= PROVIDED DATA =
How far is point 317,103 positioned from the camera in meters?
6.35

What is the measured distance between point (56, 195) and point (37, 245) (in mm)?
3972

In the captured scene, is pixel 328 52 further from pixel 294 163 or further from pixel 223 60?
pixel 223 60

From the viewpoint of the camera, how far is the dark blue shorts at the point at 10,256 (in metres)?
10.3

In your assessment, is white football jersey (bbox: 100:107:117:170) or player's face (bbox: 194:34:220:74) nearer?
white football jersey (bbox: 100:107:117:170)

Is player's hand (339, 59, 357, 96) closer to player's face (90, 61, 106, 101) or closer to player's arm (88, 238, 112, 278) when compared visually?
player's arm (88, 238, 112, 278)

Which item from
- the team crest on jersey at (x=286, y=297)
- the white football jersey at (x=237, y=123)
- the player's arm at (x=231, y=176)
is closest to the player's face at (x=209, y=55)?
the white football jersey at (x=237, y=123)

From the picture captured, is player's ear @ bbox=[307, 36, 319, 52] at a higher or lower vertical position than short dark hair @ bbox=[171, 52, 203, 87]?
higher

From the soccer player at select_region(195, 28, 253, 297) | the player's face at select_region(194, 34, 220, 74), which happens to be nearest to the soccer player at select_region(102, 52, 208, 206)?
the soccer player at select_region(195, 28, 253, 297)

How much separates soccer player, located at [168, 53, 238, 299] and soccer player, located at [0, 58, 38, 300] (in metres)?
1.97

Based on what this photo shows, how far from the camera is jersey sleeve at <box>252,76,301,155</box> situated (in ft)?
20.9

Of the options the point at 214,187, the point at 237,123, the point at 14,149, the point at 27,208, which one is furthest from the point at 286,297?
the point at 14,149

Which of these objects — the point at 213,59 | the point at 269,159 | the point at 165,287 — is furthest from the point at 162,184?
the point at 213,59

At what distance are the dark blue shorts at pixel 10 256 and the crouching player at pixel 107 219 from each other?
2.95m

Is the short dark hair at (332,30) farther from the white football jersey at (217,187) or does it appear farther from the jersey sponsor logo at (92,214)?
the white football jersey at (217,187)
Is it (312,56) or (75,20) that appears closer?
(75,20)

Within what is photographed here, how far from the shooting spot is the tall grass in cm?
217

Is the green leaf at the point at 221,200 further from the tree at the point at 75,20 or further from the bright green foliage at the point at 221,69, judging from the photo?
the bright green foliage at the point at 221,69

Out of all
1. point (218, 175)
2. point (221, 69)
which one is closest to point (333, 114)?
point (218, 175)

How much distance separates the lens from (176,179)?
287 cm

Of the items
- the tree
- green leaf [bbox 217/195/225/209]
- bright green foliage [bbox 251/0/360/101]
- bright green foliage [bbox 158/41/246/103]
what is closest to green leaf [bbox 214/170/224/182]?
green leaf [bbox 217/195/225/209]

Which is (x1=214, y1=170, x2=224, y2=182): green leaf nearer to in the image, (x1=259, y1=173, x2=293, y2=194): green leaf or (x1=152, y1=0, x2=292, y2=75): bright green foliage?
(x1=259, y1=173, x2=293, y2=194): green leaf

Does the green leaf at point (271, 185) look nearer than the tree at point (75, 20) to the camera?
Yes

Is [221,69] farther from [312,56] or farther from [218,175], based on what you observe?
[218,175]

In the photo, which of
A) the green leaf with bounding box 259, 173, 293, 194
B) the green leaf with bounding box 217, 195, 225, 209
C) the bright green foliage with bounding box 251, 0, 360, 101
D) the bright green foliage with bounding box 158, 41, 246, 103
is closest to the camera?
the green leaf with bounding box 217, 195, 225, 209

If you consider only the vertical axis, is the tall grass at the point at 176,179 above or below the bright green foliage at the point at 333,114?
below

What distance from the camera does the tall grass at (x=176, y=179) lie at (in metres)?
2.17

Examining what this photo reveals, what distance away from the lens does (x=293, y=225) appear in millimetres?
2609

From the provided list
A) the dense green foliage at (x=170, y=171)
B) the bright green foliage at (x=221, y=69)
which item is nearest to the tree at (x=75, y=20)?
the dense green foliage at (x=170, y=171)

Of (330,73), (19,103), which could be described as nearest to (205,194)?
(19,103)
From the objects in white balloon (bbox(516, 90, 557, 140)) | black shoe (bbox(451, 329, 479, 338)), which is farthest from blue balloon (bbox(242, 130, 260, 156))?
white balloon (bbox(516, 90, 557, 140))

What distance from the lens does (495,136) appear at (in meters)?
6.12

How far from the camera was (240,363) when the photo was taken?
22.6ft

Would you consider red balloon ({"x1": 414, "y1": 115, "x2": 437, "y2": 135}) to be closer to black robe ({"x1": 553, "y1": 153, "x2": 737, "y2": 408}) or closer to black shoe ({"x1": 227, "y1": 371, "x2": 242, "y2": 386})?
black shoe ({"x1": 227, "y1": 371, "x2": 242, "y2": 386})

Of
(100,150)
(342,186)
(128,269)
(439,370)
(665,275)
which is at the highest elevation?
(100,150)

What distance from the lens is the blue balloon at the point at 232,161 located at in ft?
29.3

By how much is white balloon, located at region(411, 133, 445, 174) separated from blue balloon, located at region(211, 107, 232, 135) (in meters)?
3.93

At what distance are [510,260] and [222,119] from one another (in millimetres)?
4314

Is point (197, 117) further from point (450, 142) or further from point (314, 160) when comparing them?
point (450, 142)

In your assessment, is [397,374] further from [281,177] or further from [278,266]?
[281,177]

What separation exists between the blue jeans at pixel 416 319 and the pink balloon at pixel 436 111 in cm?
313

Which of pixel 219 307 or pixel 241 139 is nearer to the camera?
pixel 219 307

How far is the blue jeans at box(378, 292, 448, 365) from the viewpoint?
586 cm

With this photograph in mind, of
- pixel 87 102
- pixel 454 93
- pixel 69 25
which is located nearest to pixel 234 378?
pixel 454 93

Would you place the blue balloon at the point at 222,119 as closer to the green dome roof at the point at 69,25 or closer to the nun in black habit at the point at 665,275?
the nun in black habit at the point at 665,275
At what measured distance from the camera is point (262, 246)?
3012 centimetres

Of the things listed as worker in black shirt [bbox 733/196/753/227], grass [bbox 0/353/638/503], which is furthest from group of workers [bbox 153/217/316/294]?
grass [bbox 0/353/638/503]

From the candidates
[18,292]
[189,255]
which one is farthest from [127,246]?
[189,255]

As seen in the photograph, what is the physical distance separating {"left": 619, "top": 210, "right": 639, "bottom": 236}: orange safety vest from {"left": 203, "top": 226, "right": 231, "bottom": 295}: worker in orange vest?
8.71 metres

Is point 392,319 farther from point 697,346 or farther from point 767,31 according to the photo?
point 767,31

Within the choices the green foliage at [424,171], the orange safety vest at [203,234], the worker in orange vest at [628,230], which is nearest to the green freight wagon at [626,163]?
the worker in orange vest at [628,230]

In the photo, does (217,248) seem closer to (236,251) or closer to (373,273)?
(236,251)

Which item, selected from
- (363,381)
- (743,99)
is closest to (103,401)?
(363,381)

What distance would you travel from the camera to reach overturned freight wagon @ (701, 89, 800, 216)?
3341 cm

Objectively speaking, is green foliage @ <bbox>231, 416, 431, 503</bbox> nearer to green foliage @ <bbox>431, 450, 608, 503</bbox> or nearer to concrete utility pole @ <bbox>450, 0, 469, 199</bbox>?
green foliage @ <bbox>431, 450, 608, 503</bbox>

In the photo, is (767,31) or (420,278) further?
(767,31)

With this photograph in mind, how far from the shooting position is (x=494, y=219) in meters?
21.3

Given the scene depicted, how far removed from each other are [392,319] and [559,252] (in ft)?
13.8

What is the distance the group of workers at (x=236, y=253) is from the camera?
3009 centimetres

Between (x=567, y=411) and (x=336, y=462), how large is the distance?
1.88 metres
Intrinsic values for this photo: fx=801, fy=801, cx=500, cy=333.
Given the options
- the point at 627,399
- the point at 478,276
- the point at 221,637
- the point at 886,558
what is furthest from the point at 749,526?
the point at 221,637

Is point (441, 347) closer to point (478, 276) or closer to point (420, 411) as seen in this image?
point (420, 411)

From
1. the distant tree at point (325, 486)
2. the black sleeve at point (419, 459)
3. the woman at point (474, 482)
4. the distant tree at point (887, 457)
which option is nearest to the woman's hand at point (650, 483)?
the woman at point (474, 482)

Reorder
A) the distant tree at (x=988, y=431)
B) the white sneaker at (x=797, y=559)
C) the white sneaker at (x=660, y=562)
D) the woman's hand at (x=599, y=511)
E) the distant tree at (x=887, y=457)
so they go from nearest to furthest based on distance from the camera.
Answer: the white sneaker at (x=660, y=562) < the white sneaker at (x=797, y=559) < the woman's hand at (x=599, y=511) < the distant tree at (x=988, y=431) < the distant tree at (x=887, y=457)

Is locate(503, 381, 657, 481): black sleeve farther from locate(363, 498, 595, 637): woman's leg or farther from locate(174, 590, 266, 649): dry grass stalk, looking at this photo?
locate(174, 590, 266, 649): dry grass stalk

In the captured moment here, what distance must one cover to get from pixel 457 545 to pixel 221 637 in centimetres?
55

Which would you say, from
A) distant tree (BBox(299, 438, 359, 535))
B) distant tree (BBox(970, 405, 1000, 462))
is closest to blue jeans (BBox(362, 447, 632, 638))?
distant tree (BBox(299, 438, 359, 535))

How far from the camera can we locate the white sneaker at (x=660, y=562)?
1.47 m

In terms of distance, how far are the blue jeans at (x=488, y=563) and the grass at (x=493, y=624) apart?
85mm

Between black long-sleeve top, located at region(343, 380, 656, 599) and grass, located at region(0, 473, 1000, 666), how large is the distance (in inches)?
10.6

= WHAT IS REQUIRED =
Can you lay out the material above, from the line with "Which of pixel" to the line with "8.71 metres", as a JSON list of strings, one string per line, with blank lines left out?

= EXERCISE RESULT =
[
  "Which of pixel 219 307 or pixel 241 139 is nearer to the camera?",
  "pixel 219 307",
  "How far is the blue jeans at box(378, 292, 448, 365) from the viewpoint?",
  "586 cm",
  "With this photograph in mind, of",
  "- pixel 87 102",
  "- pixel 454 93",
  "- pixel 69 25",
  "which is located nearest to pixel 234 378?",
  "pixel 454 93",
  "Would you place the blue balloon at the point at 222,119 as closer to the green dome roof at the point at 69,25 or closer to the nun in black habit at the point at 665,275?",
  "the nun in black habit at the point at 665,275",
  "At what measured distance from the camera is point (262, 246)?",
  "3012 centimetres",
  "Of the things listed as worker in black shirt [bbox 733/196/753/227], grass [bbox 0/353/638/503], which is furthest from group of workers [bbox 153/217/316/294]?",
  "grass [bbox 0/353/638/503]",
  "From the candidates",
  "[18,292]",
  "[189,255]",
  "which one is farthest from [127,246]?",
  "[189,255]",
  "As seen in the photograph, what is the physical distance separating {\"left\": 619, \"top\": 210, \"right\": 639, \"bottom\": 236}: orange safety vest from {\"left\": 203, \"top\": 226, \"right\": 231, \"bottom\": 295}: worker in orange vest?",
  "8.71 metres"
]